Monday, February 6, 2023

Research: Grievance Arbitration Project

Back in November, I posted a bit about a research project I’m involved with that is looking at grievance-arbitration decisions in Alberta. As of this morning, we’ve coded about 441 decisions by arbitrators (spanning 2006 to 2011) and I’m in a position to talk a bit more about the project and the themes we’re seeing.

When a union and an employer are unable to resolve a disagreement about how the employer has applied the collective agreement (or law, policy, or past practice), they can remit the dispute to an arbitrator for a decision. Arbitration is a form of adjudication akin to the courts. One of the main differences between arbitration and the courts is that, in arbitration, the two parties normally jointly select the arbitrator who will hear the matter (although, sometimes other appointment processes are used).

During the selection process, it is common for a side to internally discuss the merits of proposing or accepting particular arbitrators to hear a matter. This discussion appears premised on the assumption that arbitrators can be (un)sympathetic to certain arguments, evidence, types of grievances, and kinds of grievers. This belief is consistent with a constructivist view of the world, wherein there is infinite stimulus and what one pays attention to and how one interprets that stimulus is driven, in part, by one’s thoughts, beliefs, and expectations.

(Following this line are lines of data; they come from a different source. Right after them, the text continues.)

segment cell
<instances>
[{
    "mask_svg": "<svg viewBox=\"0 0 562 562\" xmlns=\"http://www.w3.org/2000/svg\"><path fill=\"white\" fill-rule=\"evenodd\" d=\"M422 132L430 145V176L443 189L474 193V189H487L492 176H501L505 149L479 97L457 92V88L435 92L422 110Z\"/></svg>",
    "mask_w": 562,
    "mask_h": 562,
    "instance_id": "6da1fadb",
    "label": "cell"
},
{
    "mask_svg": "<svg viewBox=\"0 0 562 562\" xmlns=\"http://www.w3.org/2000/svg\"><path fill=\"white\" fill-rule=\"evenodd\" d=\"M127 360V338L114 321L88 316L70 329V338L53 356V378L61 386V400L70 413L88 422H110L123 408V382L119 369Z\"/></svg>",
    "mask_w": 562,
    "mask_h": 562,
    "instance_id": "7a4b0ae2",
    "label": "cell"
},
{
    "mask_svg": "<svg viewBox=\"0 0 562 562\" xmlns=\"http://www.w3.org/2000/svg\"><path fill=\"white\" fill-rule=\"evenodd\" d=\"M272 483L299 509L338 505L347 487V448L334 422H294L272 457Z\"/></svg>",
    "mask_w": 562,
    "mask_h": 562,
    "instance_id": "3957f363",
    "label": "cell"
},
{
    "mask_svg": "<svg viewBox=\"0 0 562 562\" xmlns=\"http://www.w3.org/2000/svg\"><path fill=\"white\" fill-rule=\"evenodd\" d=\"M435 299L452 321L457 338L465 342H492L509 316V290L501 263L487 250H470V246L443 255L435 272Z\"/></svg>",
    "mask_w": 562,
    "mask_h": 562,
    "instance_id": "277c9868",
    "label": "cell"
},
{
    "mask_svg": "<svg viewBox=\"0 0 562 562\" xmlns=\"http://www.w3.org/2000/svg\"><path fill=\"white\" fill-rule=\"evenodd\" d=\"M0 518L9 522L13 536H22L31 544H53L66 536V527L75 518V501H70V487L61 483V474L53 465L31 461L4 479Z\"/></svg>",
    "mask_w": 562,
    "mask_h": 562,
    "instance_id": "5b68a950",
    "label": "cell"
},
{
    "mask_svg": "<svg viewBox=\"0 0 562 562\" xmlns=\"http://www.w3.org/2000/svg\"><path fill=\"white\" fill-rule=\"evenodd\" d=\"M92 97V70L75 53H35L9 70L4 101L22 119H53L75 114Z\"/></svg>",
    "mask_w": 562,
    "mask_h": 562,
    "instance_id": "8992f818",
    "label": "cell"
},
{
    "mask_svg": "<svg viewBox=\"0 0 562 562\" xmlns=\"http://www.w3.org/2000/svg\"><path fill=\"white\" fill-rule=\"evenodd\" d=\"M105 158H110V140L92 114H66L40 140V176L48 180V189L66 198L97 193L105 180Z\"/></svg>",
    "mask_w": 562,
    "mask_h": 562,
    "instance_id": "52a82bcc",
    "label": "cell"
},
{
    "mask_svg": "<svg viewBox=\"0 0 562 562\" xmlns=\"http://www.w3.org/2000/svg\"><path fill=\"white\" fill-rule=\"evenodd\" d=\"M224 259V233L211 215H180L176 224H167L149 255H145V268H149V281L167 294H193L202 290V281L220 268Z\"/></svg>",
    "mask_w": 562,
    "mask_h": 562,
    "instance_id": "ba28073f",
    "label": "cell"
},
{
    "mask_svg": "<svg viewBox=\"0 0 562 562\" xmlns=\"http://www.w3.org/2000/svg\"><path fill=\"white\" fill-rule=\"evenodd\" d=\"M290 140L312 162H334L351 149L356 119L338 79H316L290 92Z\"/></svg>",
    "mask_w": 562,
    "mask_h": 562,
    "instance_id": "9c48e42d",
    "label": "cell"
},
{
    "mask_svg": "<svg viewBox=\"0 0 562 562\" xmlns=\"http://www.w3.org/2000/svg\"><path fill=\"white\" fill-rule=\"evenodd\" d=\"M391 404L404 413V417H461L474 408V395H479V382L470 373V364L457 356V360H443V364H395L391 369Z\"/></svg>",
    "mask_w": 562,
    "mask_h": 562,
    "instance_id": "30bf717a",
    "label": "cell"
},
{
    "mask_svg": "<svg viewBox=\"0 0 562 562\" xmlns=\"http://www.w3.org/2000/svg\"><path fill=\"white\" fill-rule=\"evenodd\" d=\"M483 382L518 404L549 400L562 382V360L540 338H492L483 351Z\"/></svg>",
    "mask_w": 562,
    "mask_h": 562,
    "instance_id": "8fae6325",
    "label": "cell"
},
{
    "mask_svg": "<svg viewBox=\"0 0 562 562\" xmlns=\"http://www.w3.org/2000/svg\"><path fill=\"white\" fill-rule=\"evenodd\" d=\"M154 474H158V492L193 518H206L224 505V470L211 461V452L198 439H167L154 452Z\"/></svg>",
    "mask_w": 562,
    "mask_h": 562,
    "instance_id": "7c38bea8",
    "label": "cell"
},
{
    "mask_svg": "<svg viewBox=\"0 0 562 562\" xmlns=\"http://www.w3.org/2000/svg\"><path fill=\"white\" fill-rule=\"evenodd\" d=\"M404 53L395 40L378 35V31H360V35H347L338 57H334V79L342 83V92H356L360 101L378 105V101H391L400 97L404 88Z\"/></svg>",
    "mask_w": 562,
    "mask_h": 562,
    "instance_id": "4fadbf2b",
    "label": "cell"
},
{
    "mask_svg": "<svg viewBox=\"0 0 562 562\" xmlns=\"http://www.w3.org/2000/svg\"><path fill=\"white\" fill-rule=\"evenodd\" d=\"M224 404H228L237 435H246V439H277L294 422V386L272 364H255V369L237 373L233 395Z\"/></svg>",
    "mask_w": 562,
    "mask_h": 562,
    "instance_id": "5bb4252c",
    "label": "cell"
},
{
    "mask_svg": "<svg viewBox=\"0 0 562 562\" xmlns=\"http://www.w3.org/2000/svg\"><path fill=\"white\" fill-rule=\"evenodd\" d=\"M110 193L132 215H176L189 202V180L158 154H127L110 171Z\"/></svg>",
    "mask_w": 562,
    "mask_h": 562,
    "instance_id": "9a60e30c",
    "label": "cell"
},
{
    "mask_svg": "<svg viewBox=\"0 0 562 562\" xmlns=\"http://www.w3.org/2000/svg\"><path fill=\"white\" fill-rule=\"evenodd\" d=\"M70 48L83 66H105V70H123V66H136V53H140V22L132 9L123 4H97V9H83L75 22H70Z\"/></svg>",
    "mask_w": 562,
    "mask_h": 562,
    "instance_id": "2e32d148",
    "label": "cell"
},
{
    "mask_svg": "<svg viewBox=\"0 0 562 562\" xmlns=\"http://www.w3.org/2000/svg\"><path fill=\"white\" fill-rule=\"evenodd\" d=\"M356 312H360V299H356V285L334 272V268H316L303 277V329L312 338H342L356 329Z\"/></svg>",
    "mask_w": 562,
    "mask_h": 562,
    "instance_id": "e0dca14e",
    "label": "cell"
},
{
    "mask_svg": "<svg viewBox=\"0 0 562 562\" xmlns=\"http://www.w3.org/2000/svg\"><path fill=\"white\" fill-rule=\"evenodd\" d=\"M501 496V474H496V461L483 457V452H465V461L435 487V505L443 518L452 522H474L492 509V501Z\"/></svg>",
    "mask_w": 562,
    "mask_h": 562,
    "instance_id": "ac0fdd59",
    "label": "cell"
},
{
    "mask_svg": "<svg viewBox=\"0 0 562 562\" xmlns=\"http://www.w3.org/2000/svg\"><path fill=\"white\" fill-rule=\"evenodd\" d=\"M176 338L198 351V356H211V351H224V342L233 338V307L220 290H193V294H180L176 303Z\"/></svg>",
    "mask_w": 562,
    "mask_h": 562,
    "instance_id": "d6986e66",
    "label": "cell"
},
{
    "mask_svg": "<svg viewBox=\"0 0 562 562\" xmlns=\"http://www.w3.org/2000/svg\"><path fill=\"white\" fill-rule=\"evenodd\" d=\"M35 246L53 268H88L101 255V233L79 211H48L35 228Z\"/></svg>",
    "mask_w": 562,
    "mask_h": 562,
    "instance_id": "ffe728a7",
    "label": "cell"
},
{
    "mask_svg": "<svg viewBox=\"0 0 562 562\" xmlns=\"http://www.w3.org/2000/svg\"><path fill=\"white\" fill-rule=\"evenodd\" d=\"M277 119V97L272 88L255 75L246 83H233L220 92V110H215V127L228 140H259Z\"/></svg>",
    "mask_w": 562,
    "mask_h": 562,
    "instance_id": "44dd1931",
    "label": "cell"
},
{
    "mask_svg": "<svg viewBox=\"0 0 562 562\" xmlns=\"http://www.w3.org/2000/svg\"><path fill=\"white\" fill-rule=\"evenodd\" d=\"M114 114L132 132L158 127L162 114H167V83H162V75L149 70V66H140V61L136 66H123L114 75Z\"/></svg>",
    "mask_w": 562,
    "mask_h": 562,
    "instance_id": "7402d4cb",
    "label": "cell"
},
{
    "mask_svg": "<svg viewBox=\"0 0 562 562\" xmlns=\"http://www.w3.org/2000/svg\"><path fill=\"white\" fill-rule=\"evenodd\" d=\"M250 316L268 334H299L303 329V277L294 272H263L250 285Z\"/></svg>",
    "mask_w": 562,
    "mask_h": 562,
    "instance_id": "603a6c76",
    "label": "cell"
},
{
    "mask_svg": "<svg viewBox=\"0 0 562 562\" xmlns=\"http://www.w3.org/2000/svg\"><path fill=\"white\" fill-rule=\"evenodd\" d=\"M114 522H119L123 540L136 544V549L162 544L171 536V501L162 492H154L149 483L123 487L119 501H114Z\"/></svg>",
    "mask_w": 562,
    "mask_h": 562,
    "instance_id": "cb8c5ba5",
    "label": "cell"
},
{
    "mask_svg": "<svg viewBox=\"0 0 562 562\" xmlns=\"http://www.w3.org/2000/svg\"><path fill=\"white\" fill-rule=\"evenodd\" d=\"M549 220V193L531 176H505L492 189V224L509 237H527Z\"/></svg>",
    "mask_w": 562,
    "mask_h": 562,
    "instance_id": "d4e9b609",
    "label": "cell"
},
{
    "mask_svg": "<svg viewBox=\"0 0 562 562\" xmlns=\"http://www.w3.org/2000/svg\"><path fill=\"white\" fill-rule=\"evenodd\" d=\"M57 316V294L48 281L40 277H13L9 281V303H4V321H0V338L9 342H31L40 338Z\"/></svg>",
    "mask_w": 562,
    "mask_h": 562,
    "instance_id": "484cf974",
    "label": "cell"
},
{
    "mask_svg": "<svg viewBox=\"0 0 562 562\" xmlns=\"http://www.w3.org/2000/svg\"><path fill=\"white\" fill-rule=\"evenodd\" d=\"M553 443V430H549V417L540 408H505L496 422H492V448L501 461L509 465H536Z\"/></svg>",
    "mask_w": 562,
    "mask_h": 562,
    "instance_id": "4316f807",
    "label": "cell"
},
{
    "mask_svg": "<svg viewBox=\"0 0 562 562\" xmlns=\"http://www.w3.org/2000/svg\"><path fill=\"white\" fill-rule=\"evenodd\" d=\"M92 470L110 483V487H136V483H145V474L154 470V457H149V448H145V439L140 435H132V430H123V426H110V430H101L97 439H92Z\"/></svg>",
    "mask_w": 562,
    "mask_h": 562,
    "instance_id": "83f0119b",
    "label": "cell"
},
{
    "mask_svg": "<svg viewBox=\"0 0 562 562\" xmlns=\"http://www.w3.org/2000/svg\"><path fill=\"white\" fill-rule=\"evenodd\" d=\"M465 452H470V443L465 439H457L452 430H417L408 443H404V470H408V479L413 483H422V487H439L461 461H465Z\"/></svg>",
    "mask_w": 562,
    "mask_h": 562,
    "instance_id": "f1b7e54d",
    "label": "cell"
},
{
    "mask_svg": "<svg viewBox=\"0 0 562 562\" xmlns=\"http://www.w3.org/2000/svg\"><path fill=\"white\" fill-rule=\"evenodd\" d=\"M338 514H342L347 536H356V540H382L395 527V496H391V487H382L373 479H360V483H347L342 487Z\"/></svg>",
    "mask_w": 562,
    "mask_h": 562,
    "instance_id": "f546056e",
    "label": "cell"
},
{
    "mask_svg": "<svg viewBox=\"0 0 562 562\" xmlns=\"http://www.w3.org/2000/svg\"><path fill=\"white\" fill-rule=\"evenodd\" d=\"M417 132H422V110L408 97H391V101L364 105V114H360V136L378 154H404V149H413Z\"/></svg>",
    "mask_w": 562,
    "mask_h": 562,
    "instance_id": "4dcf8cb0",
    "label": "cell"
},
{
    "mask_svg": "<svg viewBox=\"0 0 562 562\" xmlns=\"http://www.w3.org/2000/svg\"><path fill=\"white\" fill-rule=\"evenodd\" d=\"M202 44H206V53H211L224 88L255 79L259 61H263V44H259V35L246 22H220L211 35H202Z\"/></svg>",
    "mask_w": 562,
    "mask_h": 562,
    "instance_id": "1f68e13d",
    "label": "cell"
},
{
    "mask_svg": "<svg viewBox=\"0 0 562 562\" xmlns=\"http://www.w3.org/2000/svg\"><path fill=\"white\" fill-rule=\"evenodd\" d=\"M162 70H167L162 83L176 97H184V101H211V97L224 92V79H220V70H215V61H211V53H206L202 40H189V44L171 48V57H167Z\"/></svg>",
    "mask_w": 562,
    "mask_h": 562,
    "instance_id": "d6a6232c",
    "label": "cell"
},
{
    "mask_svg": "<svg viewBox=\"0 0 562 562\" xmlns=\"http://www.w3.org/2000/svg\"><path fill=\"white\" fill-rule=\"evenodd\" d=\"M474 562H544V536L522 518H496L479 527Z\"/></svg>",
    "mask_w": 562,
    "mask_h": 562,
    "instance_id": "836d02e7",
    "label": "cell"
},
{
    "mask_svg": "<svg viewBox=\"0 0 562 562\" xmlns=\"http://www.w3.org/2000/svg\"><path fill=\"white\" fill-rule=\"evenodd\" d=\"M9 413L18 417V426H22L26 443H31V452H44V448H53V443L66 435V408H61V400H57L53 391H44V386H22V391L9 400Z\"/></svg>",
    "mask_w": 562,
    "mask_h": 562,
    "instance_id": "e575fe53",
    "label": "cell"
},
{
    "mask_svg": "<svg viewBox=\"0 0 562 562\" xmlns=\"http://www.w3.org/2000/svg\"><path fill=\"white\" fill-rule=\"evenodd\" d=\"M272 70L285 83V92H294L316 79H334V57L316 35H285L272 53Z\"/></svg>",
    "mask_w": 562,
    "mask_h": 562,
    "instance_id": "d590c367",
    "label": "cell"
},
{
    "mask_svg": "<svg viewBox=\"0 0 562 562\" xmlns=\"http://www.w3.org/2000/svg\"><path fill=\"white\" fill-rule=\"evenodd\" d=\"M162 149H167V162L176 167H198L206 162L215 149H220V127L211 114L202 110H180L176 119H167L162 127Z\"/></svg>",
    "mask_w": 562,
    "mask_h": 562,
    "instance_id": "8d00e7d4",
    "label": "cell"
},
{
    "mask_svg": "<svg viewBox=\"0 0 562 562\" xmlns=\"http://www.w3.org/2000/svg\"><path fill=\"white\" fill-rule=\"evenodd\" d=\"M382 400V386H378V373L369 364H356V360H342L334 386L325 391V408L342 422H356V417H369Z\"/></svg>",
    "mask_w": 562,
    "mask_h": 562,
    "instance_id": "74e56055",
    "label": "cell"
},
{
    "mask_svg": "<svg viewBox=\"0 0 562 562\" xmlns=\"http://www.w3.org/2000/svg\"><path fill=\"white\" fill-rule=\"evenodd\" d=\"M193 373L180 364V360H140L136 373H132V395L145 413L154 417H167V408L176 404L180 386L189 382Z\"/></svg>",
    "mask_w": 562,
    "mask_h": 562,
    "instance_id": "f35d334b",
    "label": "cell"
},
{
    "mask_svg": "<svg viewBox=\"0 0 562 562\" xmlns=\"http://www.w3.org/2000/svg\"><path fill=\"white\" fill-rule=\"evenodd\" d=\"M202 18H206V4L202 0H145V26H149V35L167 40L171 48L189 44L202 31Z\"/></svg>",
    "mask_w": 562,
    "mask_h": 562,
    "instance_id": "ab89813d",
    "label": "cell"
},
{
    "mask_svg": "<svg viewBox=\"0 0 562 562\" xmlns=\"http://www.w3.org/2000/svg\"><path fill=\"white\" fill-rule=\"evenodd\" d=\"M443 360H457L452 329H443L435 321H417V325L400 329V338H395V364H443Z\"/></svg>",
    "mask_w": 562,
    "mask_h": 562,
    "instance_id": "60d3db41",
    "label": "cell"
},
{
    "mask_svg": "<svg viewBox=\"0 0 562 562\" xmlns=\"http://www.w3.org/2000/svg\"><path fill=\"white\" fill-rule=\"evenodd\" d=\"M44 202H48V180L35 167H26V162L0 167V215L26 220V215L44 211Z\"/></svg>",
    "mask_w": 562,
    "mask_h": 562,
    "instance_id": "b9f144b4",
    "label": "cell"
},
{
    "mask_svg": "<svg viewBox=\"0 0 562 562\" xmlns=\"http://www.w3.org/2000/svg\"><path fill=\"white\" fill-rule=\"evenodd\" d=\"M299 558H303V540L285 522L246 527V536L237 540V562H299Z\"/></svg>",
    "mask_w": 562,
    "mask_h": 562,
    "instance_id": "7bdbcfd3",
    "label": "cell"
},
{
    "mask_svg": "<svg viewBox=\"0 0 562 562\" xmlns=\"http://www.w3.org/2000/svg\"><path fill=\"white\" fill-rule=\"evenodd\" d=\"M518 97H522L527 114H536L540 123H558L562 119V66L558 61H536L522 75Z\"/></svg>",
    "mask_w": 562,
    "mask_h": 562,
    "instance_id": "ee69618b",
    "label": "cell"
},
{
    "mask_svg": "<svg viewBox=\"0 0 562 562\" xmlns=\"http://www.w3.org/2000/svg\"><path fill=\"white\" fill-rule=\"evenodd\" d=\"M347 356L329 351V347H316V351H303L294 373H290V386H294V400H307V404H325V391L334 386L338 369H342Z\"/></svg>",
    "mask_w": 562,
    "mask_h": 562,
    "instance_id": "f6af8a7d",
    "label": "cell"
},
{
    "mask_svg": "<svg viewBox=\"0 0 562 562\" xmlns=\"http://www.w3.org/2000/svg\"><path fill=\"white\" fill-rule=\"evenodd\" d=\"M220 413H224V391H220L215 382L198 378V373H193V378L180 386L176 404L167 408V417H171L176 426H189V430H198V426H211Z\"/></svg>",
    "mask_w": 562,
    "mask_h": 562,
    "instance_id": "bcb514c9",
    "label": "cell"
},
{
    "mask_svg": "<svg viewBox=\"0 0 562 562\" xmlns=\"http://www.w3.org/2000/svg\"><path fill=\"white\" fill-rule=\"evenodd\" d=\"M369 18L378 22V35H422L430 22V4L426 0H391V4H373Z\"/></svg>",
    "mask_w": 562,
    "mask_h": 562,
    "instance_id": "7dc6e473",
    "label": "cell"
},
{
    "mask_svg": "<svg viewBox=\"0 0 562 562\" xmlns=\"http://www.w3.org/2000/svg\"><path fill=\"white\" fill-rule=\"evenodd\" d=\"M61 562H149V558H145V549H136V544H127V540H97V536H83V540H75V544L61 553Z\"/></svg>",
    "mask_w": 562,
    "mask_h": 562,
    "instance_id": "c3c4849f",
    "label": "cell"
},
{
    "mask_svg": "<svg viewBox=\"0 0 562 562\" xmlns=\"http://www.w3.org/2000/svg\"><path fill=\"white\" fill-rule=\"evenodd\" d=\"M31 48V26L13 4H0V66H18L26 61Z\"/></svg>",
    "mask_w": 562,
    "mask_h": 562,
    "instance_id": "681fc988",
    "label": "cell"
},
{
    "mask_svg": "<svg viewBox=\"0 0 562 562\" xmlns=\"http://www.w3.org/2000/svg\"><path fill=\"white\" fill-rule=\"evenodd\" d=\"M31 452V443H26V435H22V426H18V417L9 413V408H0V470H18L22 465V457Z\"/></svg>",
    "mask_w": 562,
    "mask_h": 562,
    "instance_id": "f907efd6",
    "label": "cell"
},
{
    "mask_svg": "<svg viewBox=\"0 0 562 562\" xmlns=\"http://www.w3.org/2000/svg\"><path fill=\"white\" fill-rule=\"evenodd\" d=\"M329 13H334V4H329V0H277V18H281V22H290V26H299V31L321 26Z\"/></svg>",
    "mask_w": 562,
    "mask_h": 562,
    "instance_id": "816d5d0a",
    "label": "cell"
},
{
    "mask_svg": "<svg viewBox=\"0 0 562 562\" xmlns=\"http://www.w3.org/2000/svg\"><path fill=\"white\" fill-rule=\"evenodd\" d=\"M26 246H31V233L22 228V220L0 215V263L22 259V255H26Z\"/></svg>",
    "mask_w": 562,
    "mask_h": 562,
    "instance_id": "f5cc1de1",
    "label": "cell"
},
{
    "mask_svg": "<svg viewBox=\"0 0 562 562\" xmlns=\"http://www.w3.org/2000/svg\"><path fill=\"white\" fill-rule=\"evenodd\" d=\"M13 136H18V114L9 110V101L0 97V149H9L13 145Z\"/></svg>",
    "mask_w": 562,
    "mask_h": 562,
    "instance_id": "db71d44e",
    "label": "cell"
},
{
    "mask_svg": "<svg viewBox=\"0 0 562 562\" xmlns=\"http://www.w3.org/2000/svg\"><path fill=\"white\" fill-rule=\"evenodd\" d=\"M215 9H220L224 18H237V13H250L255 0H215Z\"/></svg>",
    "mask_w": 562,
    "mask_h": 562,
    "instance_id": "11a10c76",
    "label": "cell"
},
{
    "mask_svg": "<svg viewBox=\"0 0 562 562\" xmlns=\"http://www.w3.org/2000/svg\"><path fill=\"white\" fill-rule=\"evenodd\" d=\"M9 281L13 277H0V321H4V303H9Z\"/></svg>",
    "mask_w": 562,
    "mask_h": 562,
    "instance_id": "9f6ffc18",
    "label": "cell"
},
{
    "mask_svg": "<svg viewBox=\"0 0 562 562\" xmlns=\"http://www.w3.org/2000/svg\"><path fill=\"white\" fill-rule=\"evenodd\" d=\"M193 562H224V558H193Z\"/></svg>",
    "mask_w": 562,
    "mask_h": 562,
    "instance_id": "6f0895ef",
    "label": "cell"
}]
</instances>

If the “who you get affects what you get” hypothesis is true, it suggests that identifying patterns in arbitrators’ decision-making can be used to increase the odds of success. This hypothesis (and, if true, the efficacy of various strategies that lever it) is part of what we’ll be examining once we’ve finished coding the dataset (ideally by Christmas 2023, but who knows).

In coding the dataset, we’re assigning the outcome of decisions one of three codes: union win, employer win, or mixed decision. An example of a mixed decision might be a termination grievance. The employer might seek to have the termination upheld, the union might seek to have it overturned and the worker reinstated without penalty, and the arbitrator may eventually decide there was grounds to discipline the worker, but that termination was unreasonable in the circumstances and then substitute some lesser penalty (e.g., a short suspension).

This coding allows us to visually (and statistically, I suppose) represent arbitral decisions like so. Yellow are union wins, green are mixed results, and blue are employer wins.



Note that, in this representation, both the union win and the mixed outcome category result in the worker being better off than they were before the decision. This suggests that looking at the “employer win” category (blue) is a useful way to get a quick and dirty sense of decision patterns.

The graphic above summarizes all decisions. The literature suggests that different types of disputes (e.g., discipline and termination grievances, salary and benefits grievances, grievances addressing seniority, selection, promotion and layoff) will have different win-loss patterns. I have teased apart the data that we have along these lines in the graphic below. Sorry the images are a bit har to read, the lines (top to bottom) are grievances addressing seniority, selection, promotion and layoff, salary and benefits grievances, discipline and termination grievances, and the overall average.



We do seem to see some interesting differences. Note that, in the discipline and termination decisions, the employer typically bears the onus (at least initially) or proving discipline was warranted. In most others kind of grievances, the union bears the onus of proving the grievance should be upheld.

If the “who you get affects what you gets” hypothesis is correct, we should see differences among the decision patterns of different arbitrators. I have presented below a randomly drawn selection of the early data in this regard (carefully anonymized) with the overall average at the top.



What this suggests is that there appear to be large differences in decision outcomes among arbitrators. Two important caveats are worth keeping in mind. This first is that the number of cases in the dataset to date for each arbitrator varies and is, overall, small. Small samples tend to yield swingy numbers, so we shouldn’t jump to conclusions based on a small sample. These differences may attenuate over time as we add cases (although we’re not seeing that yet in the data)

The second is that the facts of each case almost certainly impact the decision of the arbitrator. Our expectation is that, over many cases, differences between cases should attenuate (i.e., wash out) these case-specific differences. Together, these caveats also suggest that eliminating arbitrators with relatively few recorded decisions from the final dataset is likely appropriate.

When we look at arbitrator records on discipline and termination cases (which seem to be the largest single category of cases), we see similarly large differences among arbitrators. I have not visually presented that data, given the small number of cases for each arbitrator.